Identifying neurobiological predictors of response to antipsychotics in patients with schizophrenia is a critical goal of translational psychiatry. Few studies, however, have investigated the relationship between indices of brain structure and treatment response in the context of a controlled clinical trial. In this study, we sought to identify magnetic resonance (MR) imaging measures of the brain that predict treatment response in patients experiencing a first-episode of schizophrenia. Structural MR imaging scans were acquired in 39 patients experiencing a first-episode of schizophrenia with minimal or no prior exposure to antipsychotics participating in a double-blind 16-week clinical trial comparing the efficacy of risperidone vs olanzapine. Twenty-five patients were classified as responders by meeting operationally defined treatment response criteria on 2 consecutive study visits. Fourteen patients never responded to antipsychotic medication at any point during the clinical trial. MR imaging scans were also acquired in 45 age- and sex-matched healthy volunteers. Cortical pattern matching methods were used to compare cortical thickness and asymmetry measures among groups. Statistical mapping results, confirmed by permutation testing, indicated that responders had greater cortical thickness in occipital regions and greater frontal cortical asymmetry compared with nonresponders.
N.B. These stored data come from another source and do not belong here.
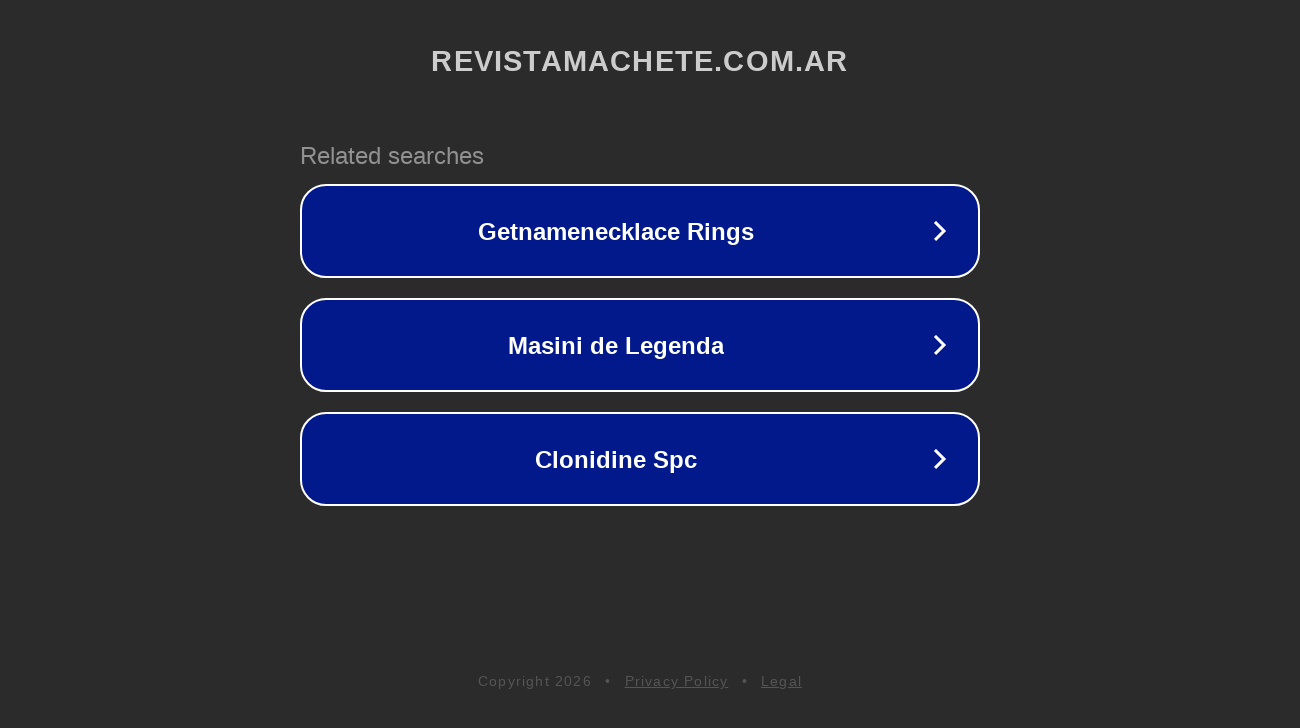

--- FILE ---
content_type: text/html; charset=utf-8
request_url: http://www.revistamachete.com.ar/todos-los-comics-de-machete/00-32/
body_size: 1118
content:
<!doctype html>
<html data-adblockkey="MFwwDQYJKoZIhvcNAQEBBQADSwAwSAJBANDrp2lz7AOmADaN8tA50LsWcjLFyQFcb/P2Txc58oYOeILb3vBw7J6f4pamkAQVSQuqYsKx3YzdUHCvbVZvFUsCAwEAAQ==_CSEzMKoN+Kj7qpCqIpzSzizr7mXKwzdUVaqCuvQq5Zs4PYDSaLtIpJUjulv+wIHII1Us6BR1ue/ppD8dpz+l3g==" lang="en" style="background: #2B2B2B;">
<head>
    <meta charset="utf-8">
    <meta name="viewport" content="width=device-width, initial-scale=1">
    <link rel="icon" href="[data-uri]">
    <link rel="preconnect" href="https://www.google.com" crossorigin>
</head>
<body>
<div id="target" style="opacity: 0"></div>
<script>window.park = "[base64]";</script>
<script src="/bxwddREGl.js"></script>
</body>
</html>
Moreover, among responders, greater thickness in temporal regions was associated with less time to respond. Our findings are consistent with the hypothesis that plasticity and cortical thickness may be more preserved in responders and that MR imaging may assist in the prediction of antipsychotic drug response in patients experiencing a first-episode of schizophrenia.

Fig. 1.

An Illustration of the Regions-of-Interest Defined by the LPBA40 Atlas Used in the Current Study.

Fig. 2.

Significant (P < .05, Uncorrected) Differences in Cortical Thickness Encoded in Color in Responders Compared With Healthy Volunteers (Panel A), Nonresponders Compared With Healthy Volunteers (Panel B), And Responders Compared With Nonresponders (Panel C).

Fig. 3.

Significant Correlations Between Time to Response And Cortical Thickness Among The Responders (N = 25). Note: Hot colors denote negative correlations and cool colors denote positive correlations.

Fig. 4.

Significant Differences (Uncorrected P values Encoded in Color) in Asymmetry Indices Encoded in Color in Responders Compared With Healthy Volunteers (Panel A), Nonresponders Compared With Healthy Volunteers (Panel B), and Responders Compared with Nonresponders (Panel C).

Fig. 5.

Asymmetry Indices Averaged at Thousands of Hemispheric Surface Points Within Responders And Nonresponders Separately. Note: Cool colors represent larger distances from the origin in the right compared with the left hemisphere (reflecting right frontal protrusions). Hot colors represent larger distances from the origin in the left compared with the right hemisphere (representing left occipital protrusions).